- Born: 11 December 1870 Aix-en-Provence, Bouches-du-Rhône, France
- Died: 31 January 1938 (aged 67) Paris, France
- Occupation: Politician
- Spouse: Jeanne Royer
- Children: 6

= Adéodat Boissard =

French politician

Adéodat Boissard (1870–1938) was a French politician. He served as a member of the Chamber of Deputies from 1919 to 1924, representing Côte-d'Or.

==Biography==
Born into a long line of magistrates from Dijon, Adéodat Emmanuel Joseph Jean Jacques Boissard was born on December 11, 1870, in Aix-en-Provence, where his father Henri Boissard served as attorney general at the court of appeals from 1867 to 1872. He was one of 14 out of 27 attorneys general who were transferred or dismissed in 1879.

Adéodat Boissard received his doctorate in law in 1896. He began his career as a professor at the Faculty of Law in Lille, then went on to teach at the Catholic University of Paris from 1906 to 1931. His main areas of interest were social law and labor legislation.

He was one of the founders and secretary general of the Semaines sociales in 1904.

The Académie Française awarded him the Fabien Prize in 1911 for his work Contrat de travail et salariat (Employment Contract and Wage Labor).

Mobilized in 1914 as a lieutenant in the territorial infantry, he was sent to the front at his own request, where his conduct earned him a commendation from his regiment in December 1915.
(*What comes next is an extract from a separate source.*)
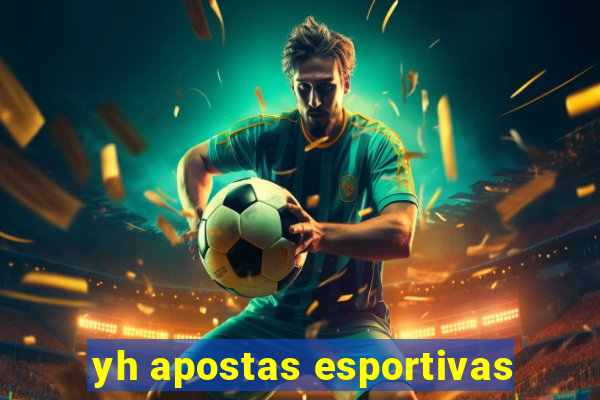 yh apostas esportivas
He was a member of parliament for Côte-d'Or from 1919 to 1924, registered with the Democratic and Republican Union group.

In 1893, he married Jeanne Royer (1871–1966), the third daughter of Édith Royer, in Quincy-le-Vicomte, with whom he had six children (including Adéodat Boissard, governor of Crédit Foncier de France and father of Janine Boissard).